Bon Secours Hospital Braces for Red Ink, Cuts 30 Beds
By Nancy Young, The Virginian-Pilot, Norfolk, Va.
Jul. 10–NORFOLK — Citing financial troubles and a low number of patients, Bon Secours DePaul Medical Center took 30 beds out of service Wednesday.
“We consolidated a nursing unit because of our financial situation and a low bed census,” said Lynne Zultanky, a spokeswoman for Bon Secours Hampton Roads Health System. She said the hospital was on track to lose $7 million this fiscal year. “We’re trying to find appropriate ways to be good stewards of resources.”
All staffers affected by the consolidation have been offered jobs elsewhere in the system, Zultanky said. She said she did not know the number of employees affected or how much hospital officials expected to save as a result of the change.
The news was greeted with concern by Norfolk city officials.
“It just appears that they’re prepared to let the hospital wither on the vine,” said Norfolk Mayor Paul Fraim. “It’s clear that they’re not prepared to maintain the level of service that they’ve committed to in the past.”
The move comes a little more than a week before a public hearing on July 18 on Bon Secours’ application to the state health commissioner to build a new, much smaller hospital at the DePaul site.
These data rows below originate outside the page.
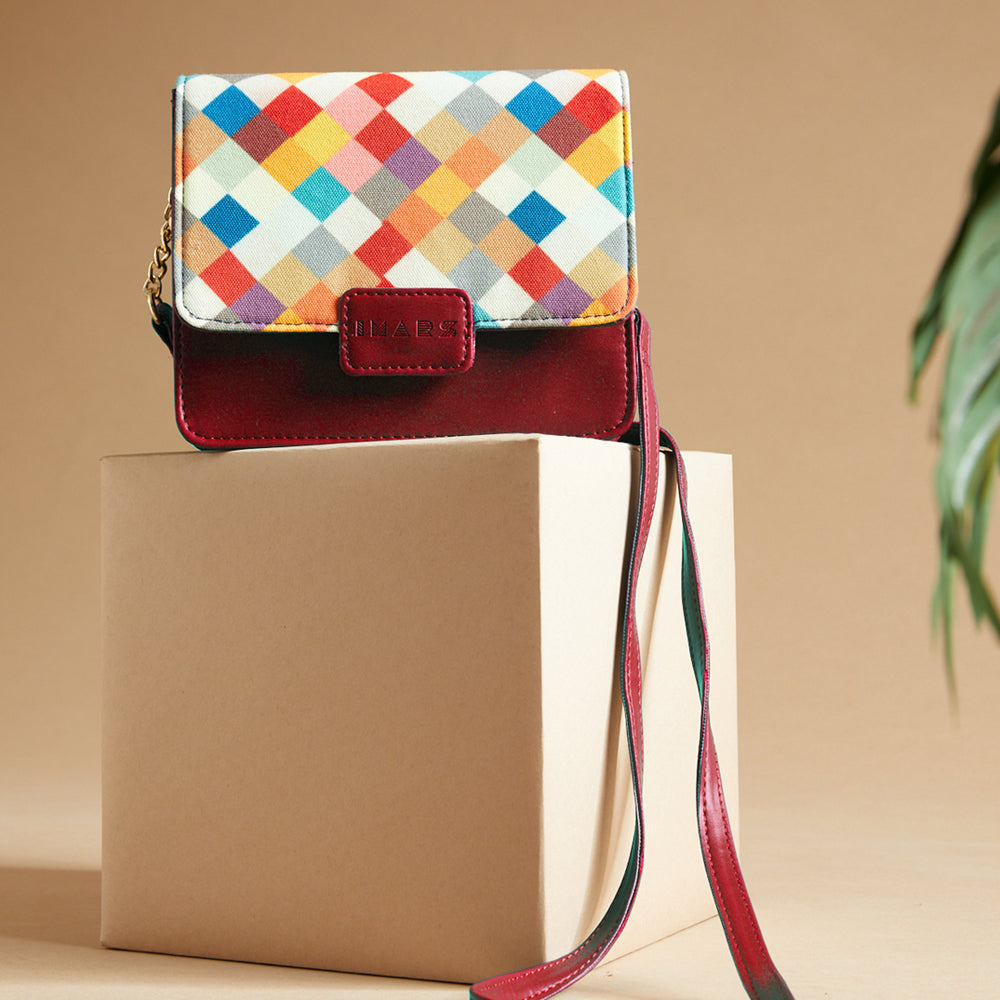 IMARS Printed Flap Crossbody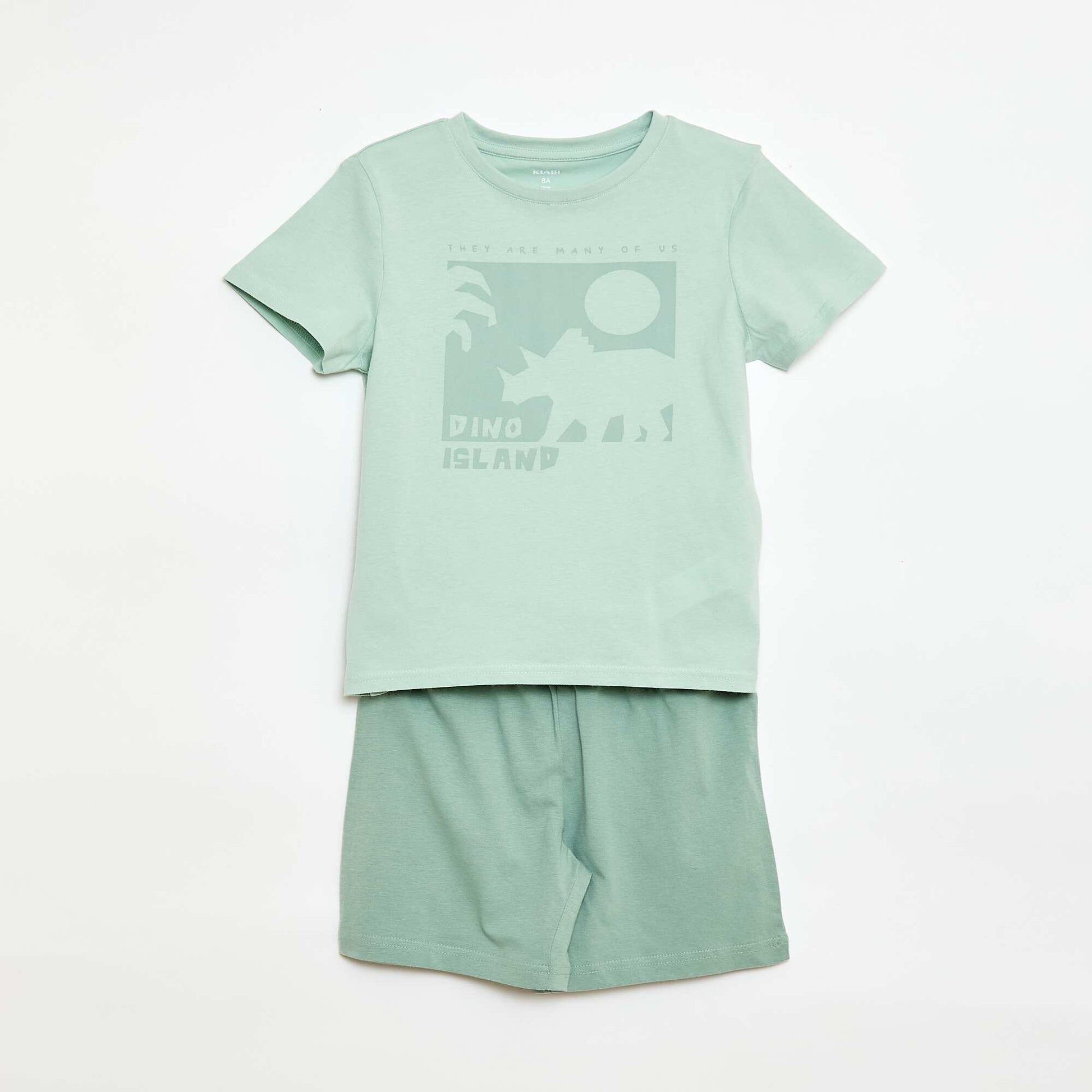 Pyjama 2 pièces short + T-shirt VERT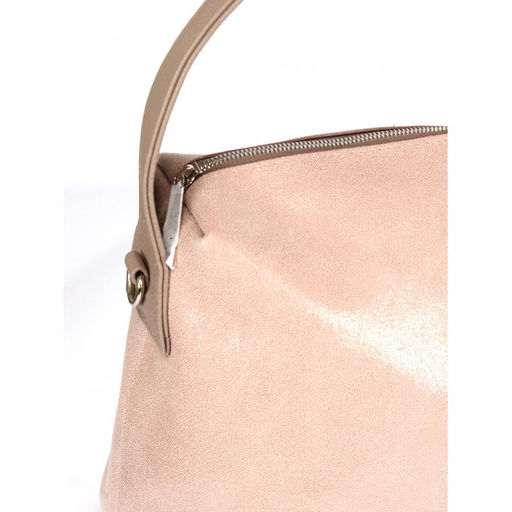 Сумка женская натуральная кожа ADEL-324/2в (отделка ИСК/КОЖА), 1 отд, плечевой ремень, бежевый 263336 - Adelia фото 4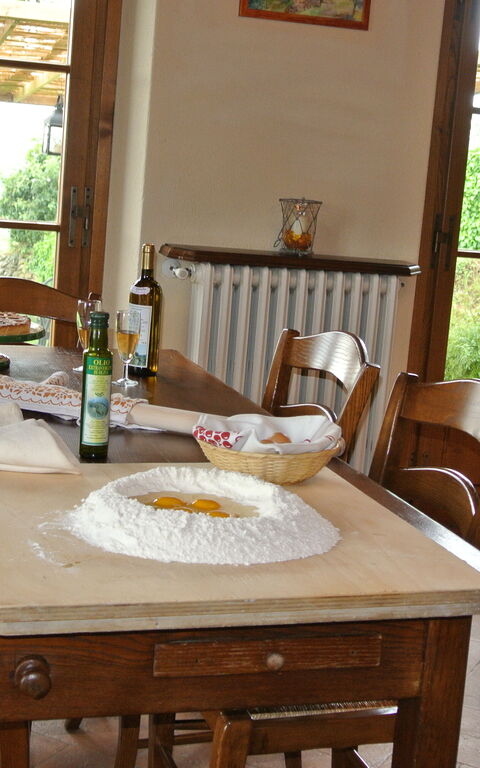 Casale Della Torre: Lunchrum, Vardagsrum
The nonprofit Catholic health system’s plan includes downsizing DePaul’s 238 licensed beds to 64. Ninety of DePaul’s beds would be transferred to a proposed new hospital in the Princess Anne section of Virginia Beach. Forty-eight beds would be transferred from Bon Secours Maryview Medical Center in Portsmouth to a proposed new hospital in northern Suffolk.
The 30 beds taken out of service at DePaul will continue to be licensed but not staffed. Before this consolidation, DePaul had 165 staffed beds,
according to Virginia Health Information, a nonprofit group that collects health care data. Zultanky said that the number of beds in use recently has typically been in the 70s.
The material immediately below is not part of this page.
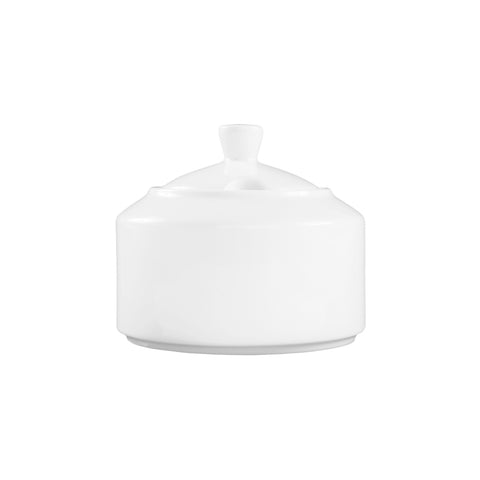 Covered Sugar Bowl 240ml WHITE FORTESSA Ilona 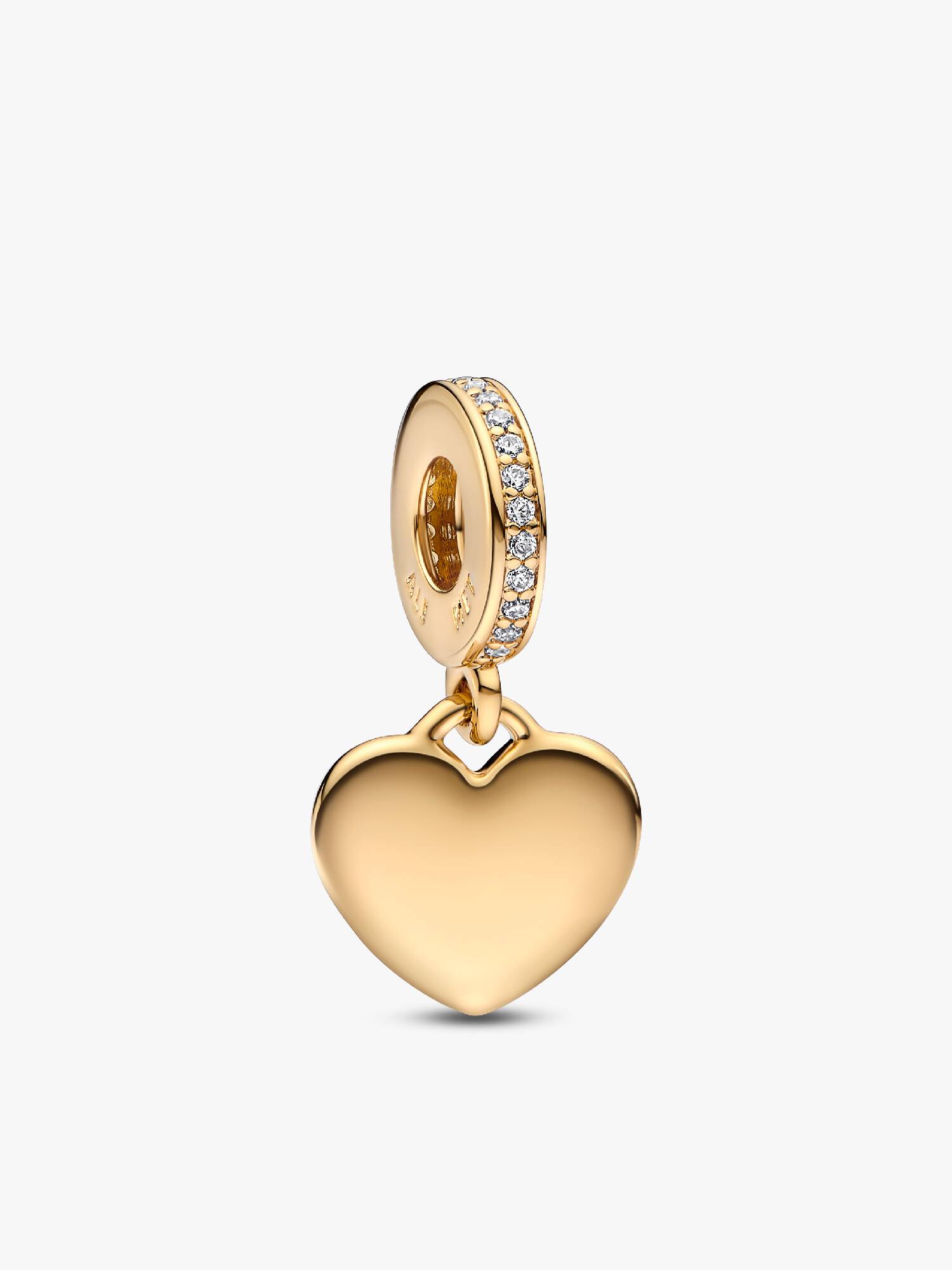Charm colgante Corazón grabable Talla única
Bernard Pishko, Norfolk’s city attorney, said this was another sign that Bon Secours “is abandoning care for the indigent.” He cited the overall profitability of Bon Secours in the state and region. Besides the hospital in Portsmouth and an outpatient center in northern Suffolk, Bon Secours has facilities in Newport News and the Richmond area.
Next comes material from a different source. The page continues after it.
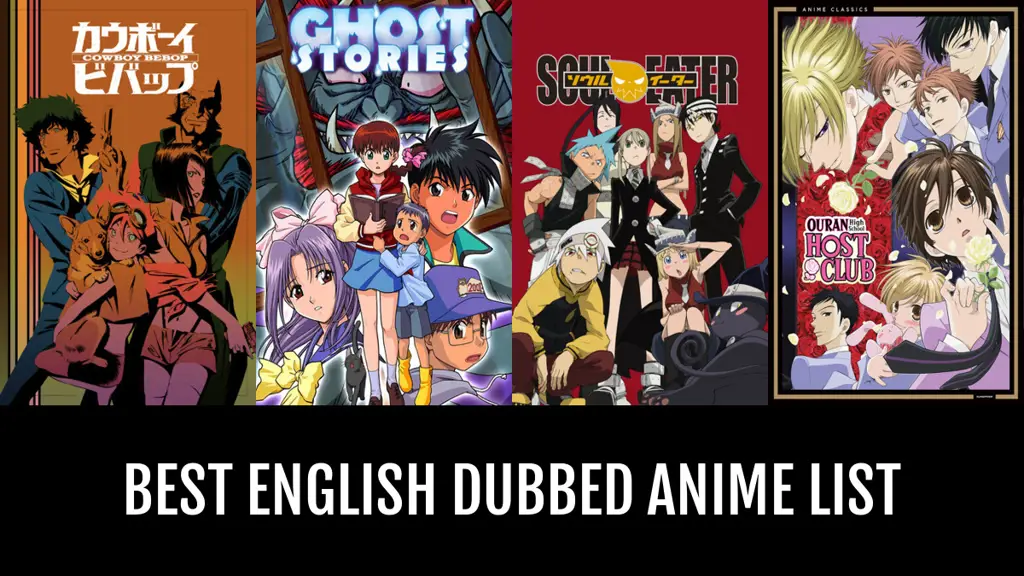 Gambar panduan menemukan anime berbahasa Inggris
According to city calculations, Maryland-based Bon Secours averaged almost $70 million in excess revenues annually throughout Virginia between 2004 and 2006.
“I know for a fact that this charitable hospital can afford to continue offering services,” Pishko said.
Zultanky disputed Pishko’s analysis, saying that such a consolidation is a common practice among health care systems dealing with a low patient census. “Our commitment is to care for individuals in our community,” Zultanky said. “We are
adjusting our financial situation so we can continue our ministry in Norfolk. … We have never denied anyone access to care.”
In June, Norfolk city officials withdrew their support for Bon Secours’ reorganization plan that would make DePaul into a 64-bed hospital. They hired a consultant who said an appropriate size would be 134 beds, with a larger intensive care unit and emergency department.
Since then there have been some discussions between city and Bon Secours officials, Fraim said. He said he took part in one meeting as recently as Monday.
“They did not mention anything about the downsizing that was announced today,” he said Wednesday.